Here's something I have to vent about - at least to my diary. I do not like his dog. I know it sounds horrible, and I realize the dog has been there way before me, and I know he loves it deeply, just like I love our kitty... but I cannot deny my feelings. Not that I could tell that to Mike, of course not - it's like saying hey I hate your child :) I understand that. But here's what annoys me. Number one, I have never lived around dogs - when I was a child we had a cat for a pet, so I never had a dog. I find dogs extremely annoying. Waffles is a beagle, which everyone always says oooooh how cuuute. Yes, her floppy ears are cute. Her IQ though is amazingly low. There are smart dogs, and there are dumb dog - she's definetely in a dumb category. She's a hound dog, which means her main perception is through sound and smell - so she's a loud barking dog, and every time she hears something she barks. Sometiems for quite a while. Every time we go out, when we come back she barks non-stop (I guess out of excitement), and demands immediate attention. Which is not so bad, actually, it's that other barking, for no reasons, that annoys the hell out of me. She is terrible about food - every time she sees someone eating she sits there, expecting you to give her something. sometiems I feel bad for her, she looks real sad too - but Mike said she's too old to digest people food, so she's really not allowed any. She's insane about her own food - if the cat is anywhere near the vicinity of her bowl, she runs towards it, and lays there "protecting" it. Cat couldn't care less for her food, and mostly goes places because she wants to. Her scratching post is on the wall across the dog bowl, so she often goes there, and the dog takes it as if the cat is about to eat her food, starts running (making clanking sounds), barking, and being a jerk. Sometiems it even tries to chase the cat out. She always tries to eat out of garbage can, and no matter how many times you tell her "no", she still attemps to knock it down. In the middle of the night, sometimes she starts just walking around the room, which again throws my sleep out of whack. When we went camping last summer, she did not let us sleep at all. We're laying in the tent, and she hears some branch cracking, and barks, and barks, and barks. We havent slept for 3 nights in a row, not more than couple hours.

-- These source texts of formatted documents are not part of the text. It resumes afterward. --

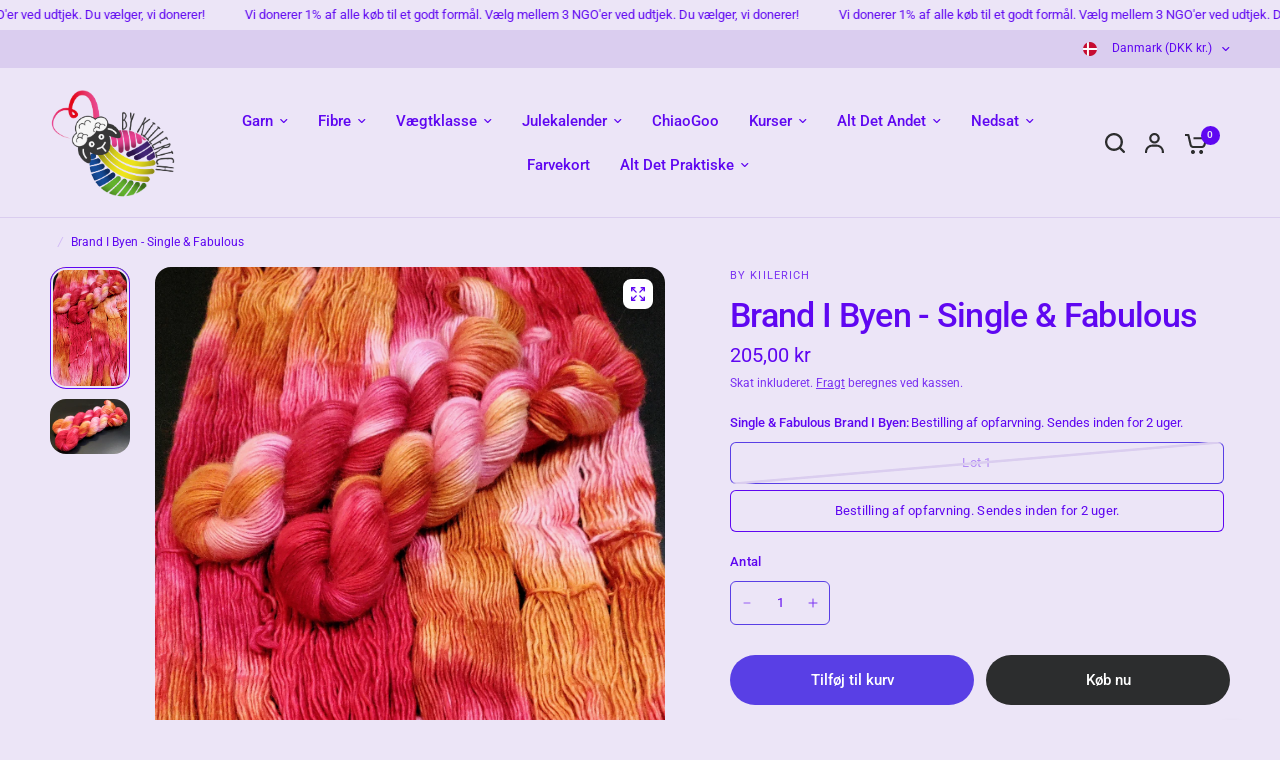

--- FILE ---
content_type: text/html; charset=utf-8
request_url: https://bykiilerich.com/variants/54309276877126/?section_id=pickup-availability
body_size: 193
content:
<div id="shopify-section-pickup-availability" class="shopify-section"><div class="pickup-availability-information">
		<div class="pickup-availability-information"><svg width="40" height="40" viewBox="0 0 40 40" fill="none" xmlns="http://www.w3.org/2000/svg">
<path d="M33.75 11.25L16.25 28.75L7.5 20" stroke="#43C72E" stroke-width="3" stroke-linecap="round" stroke-linejoin="round"/>
</svg>
<div class="pickup-availability-information-container"><p class="pickup-availability-information__title">
				Kan afhentes hos <span>by Kiilerich</span>
			</p>
			<p class="pickup-availability-information__stock">
				Normalt klar inden for 24 timer
			</p>
			<button class="pickup-availability-information__button text-button">Se butiksoplysninger
</button></div>
</div>

	</div>
	<div class="side-panel side-availability" id="Pickup-Availability">
		<div class="side-panel-inner">
			<div class="side-panel-header">
				<div>
					<span class="h6">Afhentning tilgængelig</span>
					<side-panel-close class="side-panel-close"><svg width="14" height="14" viewBox="0 0 14 14" fill="none" xmlns="http://www.w3.org/2000/svg">
<path d="M13 1L1 13M13 13L1 1" stroke="var(--color-body)" stroke-width="1.5" stroke-linecap="round" stroke-linejoin="round"/>
</svg></side-panel-close>
				</div>
			</div>
			<div class="side-panel-content">
				<ul class="pickup-availability-list" role="list"><li class="pickup-availability-list__item">
            <h6 class="pickup-availability-list__location body-font">
              by Kiilerich
            </h6>
            <div class="pickup-availability-list__stock"><svg width="40" height="40" viewBox="0 0 40 40" fill="none" xmlns="http://www.w3.org/2000/svg">
<path d="M33.75 11.25L16.25 28.75L7.5 20" stroke="#43C72E" stroke-width="3" stroke-linecap="round" stroke-linejoin="round"/>
</svg> Mulighed for afhentning, normalt klar inden for 24 timer
</div><address class="pickup-availability-list__address">
              <p>Alsbjergvej 13<br>9460 Brovst<br>Danmark</p>
            </address><p class="pickup-availability-list__phone pickup-availability-small-text">
                +4550288688<br>
              </p></li></ul>
			</div>
		</div>
	</div>

</div>

--- FILE ---
content_type: text/javascript
request_url: https://bykiilerich.com/cdn/shop/t/16/assets/max-height.js?v=29162628253602768941758181259
body_size: -444
content:
if(!customElements.get("max-height")){class MaxHeight extends HTMLElement{constructor(){super(),this.content=this.querySelector(".max-height--inner-content"),this.toggle=this.querySelector(".max-height--toggle"),this.max=this.dataset.max}connectedCallback(){this.toggle.addEventListener("click",this.onClick.bind(this)),window.addEventListener("resize",this.checkVisible.bind(this)),this.checkVisible()}checkVisible(){this.content.offsetHeight>this.max?this.showToggle():this.hideToggle()}showToggle(){this.classList.add("max-height--active")}hideToggle(){this.classList.remove("max-height--active")}onClick(){this.classList.toggle("max-height--enabled")}}customElements.define("max-height",MaxHeight)}
//# sourceMappingURL=/cdn/shop/t/16/assets/max-height.js.map?v=29162628253602768941758181259
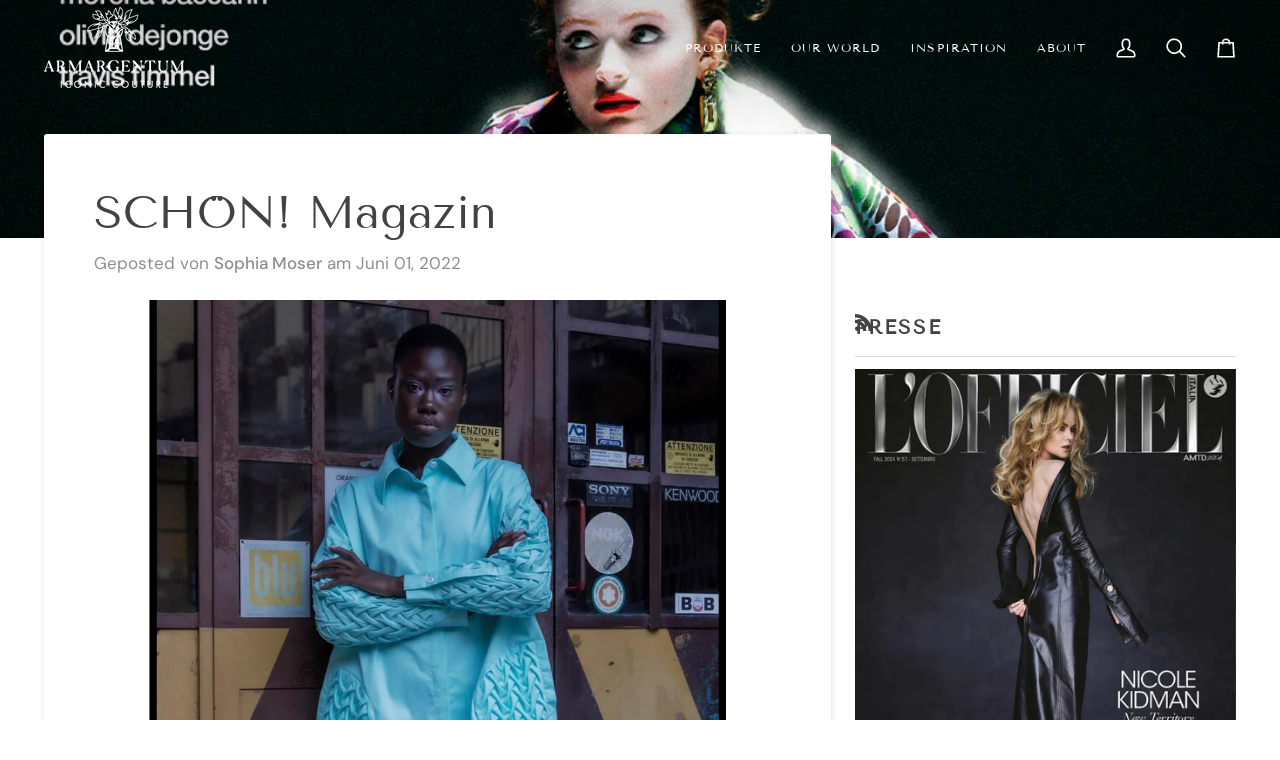

--- FILE ---
content_type: application/javascript; charset=utf-8
request_url: https://cs.complianz.io/cookie-solution/confs/js/44456169.js
body_size: -190
content:
_cmplc.csRC = { consApiKey: '0uBiuCTO0TcyyN1pBG9cV33g4zLxeWAw', brand: 'Complianz', publicId: 'f57c1aad-049a-4135-a159-a0e487aba7b0', floatingGroup: false };
_cmplc.csEnabled = true;
_cmplc.csPurposes = [1,3];
_cmplc.cpUpd = 1768548190;
_cmplc.csFeatures = {"geolocation_setting":true,"compliance_solution_white_labeling":1,"rejection_recovery":false,"full_customization":true,"multiple_languages":true,"mobile_app_integration":false};
_cmplc.csT = null;
_cmplc.googleConsentModeV2 = true;
_cmplc.totalNumberOfProviders = 7;
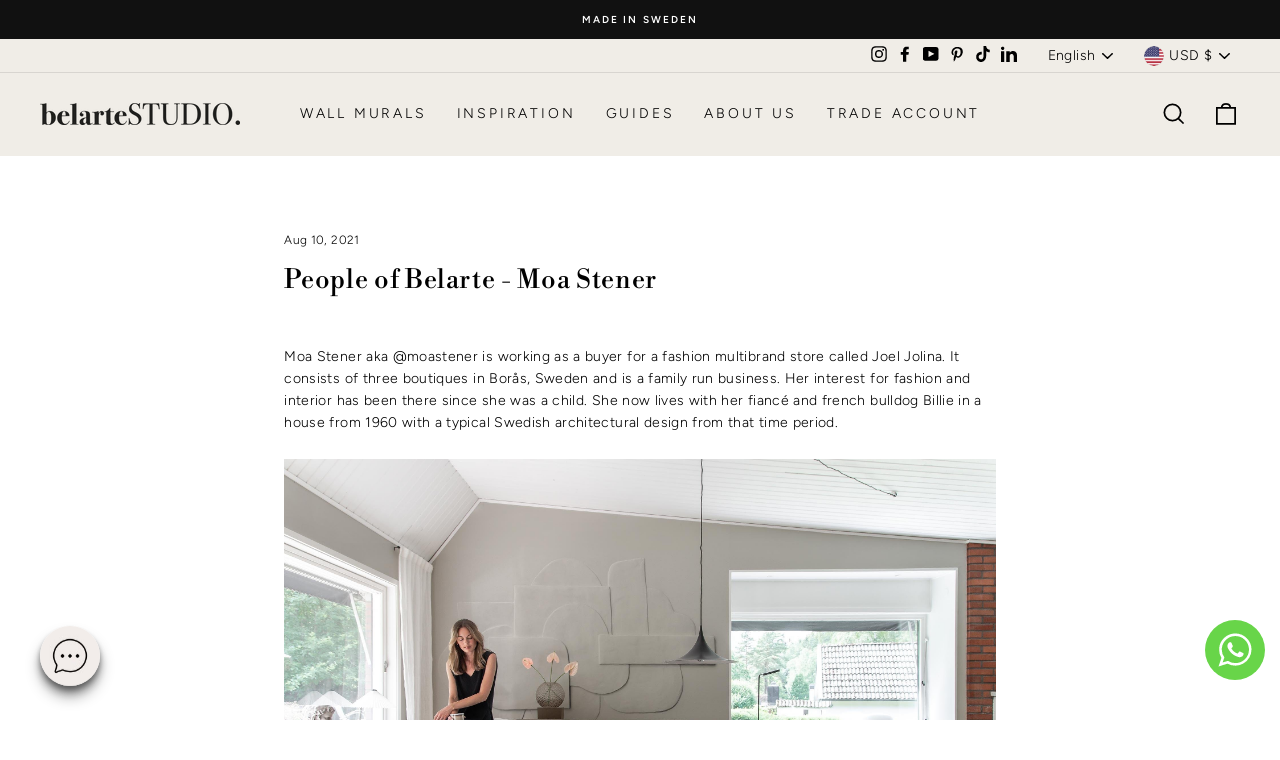

--- FILE ---
content_type: text/html; charset=utf-8
request_url: https://sapi.negate.io/script
body_size: -382
content:
XB/p7L2CCQRlXehpNKT9LWA0Or/MzXgWjgWt5M9IlnucJrPFybK5mT9qfXHzrMHbqJvsWVrm8seix5fFSSate/Y=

I realize I'm being petty, but I do not get what's so enjoyable about having a dog. It is demanding (must walk her twise a day), it is stupid, loud, and obnoxious. It wouldn't crawl on your lap and purr and show affection - like a cat. It just lays there and sleeps when it's quiet, or it barks and growls when it feels her food is being threatened. She demands to be petted when you come home, but after she gets her pet, she just leaves and lays on the pillow. That's all.

Anyway, I realized that I'm being cranky lately because there's nothing to look forward to. Like, yes, I will graduate in the spring, but that's still a while, then my brother's wedding is in the summer which is cool too, but also far away. And for now, I see a long winter in front of me, without any real incentive to look forward to anything.

I just pray Mike's work gets better. I like it when he's happy, and the only way he can be happy is if his work is going well.